If you would like to hear a real whistle, and not the Disney ships version, I suggest you join SN sister site The Cruising Forum if only to listen to the steam whistle of Canberra leaving Hong Kong in 1972. I recorded it myself, and I would challenge anybody to fine a deeper richer sound of any ship in history. There are also all the other sounds like the tugs whistle and engines pulling us, gunport doors being closed, swishing of ropes, and even my gob?! on the link below after joining the main site below. 

http://www.thecruisingforum.com/gallery/showimage.php?goto=lastpost&i=&p=288

As for the new Disney ship, as Ally says she is designed to look like passenger liners of the past, but of course as a cruise ship, is designed for a totally different market from transporting passengers from A to B. As a Disney cruise ship, she is for families, children in particular. 

I have to admit I would get fed up with the whistle, but it goes with the brand, so you would not expect any different from Disney. However, as a former seafarer, I would hope that if any Disney ship is in danger, they have a conventional whistle that they would use in drills and real emergencies and indeed any situation where they abide by nautical regulations. They may be cruise ships, but they also have standards to follow the same as any ship. 
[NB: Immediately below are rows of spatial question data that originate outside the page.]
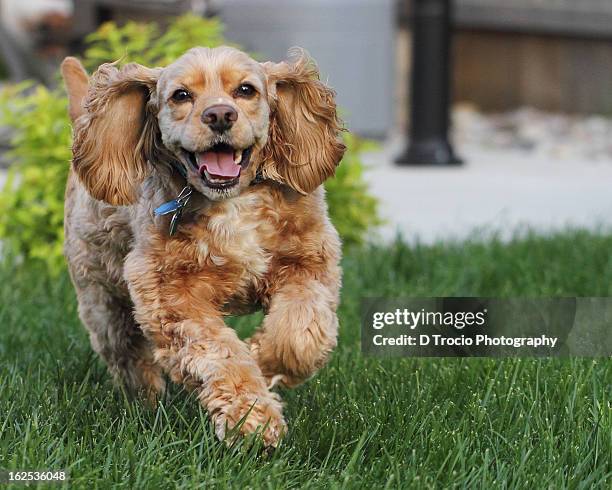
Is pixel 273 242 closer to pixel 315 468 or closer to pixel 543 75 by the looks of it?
pixel 315 468

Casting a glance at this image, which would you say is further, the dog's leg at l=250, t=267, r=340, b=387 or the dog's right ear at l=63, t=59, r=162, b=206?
the dog's right ear at l=63, t=59, r=162, b=206

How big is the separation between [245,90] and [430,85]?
669 centimetres

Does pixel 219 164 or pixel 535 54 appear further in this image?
pixel 535 54

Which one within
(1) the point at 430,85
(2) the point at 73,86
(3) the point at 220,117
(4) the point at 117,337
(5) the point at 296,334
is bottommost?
(4) the point at 117,337

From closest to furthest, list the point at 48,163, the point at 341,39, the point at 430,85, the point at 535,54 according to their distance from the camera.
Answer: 1. the point at 48,163
2. the point at 430,85
3. the point at 341,39
4. the point at 535,54

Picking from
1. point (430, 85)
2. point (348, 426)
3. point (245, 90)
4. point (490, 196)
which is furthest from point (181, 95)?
point (430, 85)

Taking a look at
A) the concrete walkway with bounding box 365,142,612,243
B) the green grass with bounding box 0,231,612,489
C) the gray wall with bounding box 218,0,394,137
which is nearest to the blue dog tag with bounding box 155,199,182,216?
the green grass with bounding box 0,231,612,489

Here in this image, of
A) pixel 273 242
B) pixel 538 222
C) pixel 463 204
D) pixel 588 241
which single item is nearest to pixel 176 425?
pixel 273 242

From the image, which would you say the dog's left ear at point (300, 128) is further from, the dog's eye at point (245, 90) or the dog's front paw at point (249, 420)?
the dog's front paw at point (249, 420)

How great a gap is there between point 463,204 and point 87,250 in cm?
457

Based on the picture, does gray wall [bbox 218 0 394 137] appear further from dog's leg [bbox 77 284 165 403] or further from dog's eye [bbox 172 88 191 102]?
dog's eye [bbox 172 88 191 102]

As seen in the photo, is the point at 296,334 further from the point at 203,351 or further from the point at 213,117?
the point at 213,117

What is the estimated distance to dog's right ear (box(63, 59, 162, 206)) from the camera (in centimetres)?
287

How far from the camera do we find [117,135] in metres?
2.89
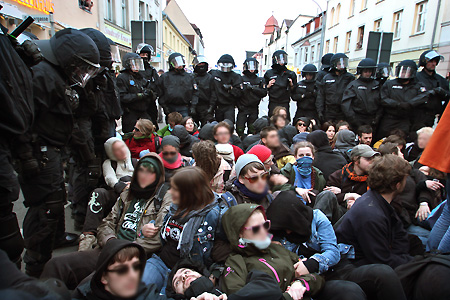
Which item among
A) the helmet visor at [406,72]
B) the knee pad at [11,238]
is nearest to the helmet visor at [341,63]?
the helmet visor at [406,72]

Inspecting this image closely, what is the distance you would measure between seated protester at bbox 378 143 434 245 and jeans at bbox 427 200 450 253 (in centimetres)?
23

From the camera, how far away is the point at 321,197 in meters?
2.78

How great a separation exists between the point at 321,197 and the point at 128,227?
5.56 feet

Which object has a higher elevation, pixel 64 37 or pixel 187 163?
pixel 64 37

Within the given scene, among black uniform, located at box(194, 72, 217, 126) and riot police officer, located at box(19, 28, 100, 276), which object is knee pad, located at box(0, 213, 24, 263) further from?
black uniform, located at box(194, 72, 217, 126)

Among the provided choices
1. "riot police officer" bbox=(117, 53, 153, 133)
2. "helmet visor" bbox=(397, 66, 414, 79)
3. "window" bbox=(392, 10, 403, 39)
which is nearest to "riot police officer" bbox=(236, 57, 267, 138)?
"riot police officer" bbox=(117, 53, 153, 133)

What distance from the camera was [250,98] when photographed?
7.45 meters

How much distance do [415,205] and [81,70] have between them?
11.1ft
Having said that, they are floating holiday resorts, in this case Disney, and if they want to play Wishing Upon A Star on her whistle, or whatever, then I see no problem as long as it do not interfere with her role in adhering to the rules of the sea.


----------



## hawkey01

A little aside to the above. I saw the Disney Magic in Dover earlier this year, photo in my Gallery. She was a stunning looking vessel and her paint work made her look very majestic. Compared to the MSC Opera she looked regal.

Hawkey01


----------



## septiclecky

shamrock said:


> erm...well...
> 
> 
> The new tune for Disney Dream...and the Wonder/Magic are apparently to be updated with...
> 
> Three parts....When You Wish Upon A Star, Makes No Difference Who You Are and A Dream Is A Wish Your Heart Makes.
> 
> So that will be triple the embarrassment if you are not a Disney fan
> 
> Having heard it when in Nassau in 2007, it was quite nice...once or twice maybe, but I think I could get a bit tired of the single tune at every arrival and at every departure, so having three tunes might make it more pleasant.



Worked with an engineer who did 1 trip with Disney said that the first thing he had to know was where the isolation valve was for the whistle, turns out that when it was used once the whistle got jammed open and emptied the main air receiver.(LOL)(Applause)


----------



## shamrock

Disney Dream is about to leave Papenburg for an overnight Ems River transit.

http://redaktion.meyer-neptun.de/exfiles/8/ueberfuehrungsplan disney dream englisch.pdf


----------



## wigger

I don't think I could stand that much cheese on a cruise ship!......Now a Warner Brothers Looney Tunes ship, complete with Roadrunner etc...THAT would be different!

PS..maybe the Moby ferries need the Looney Tunes intro as their whistle!


----------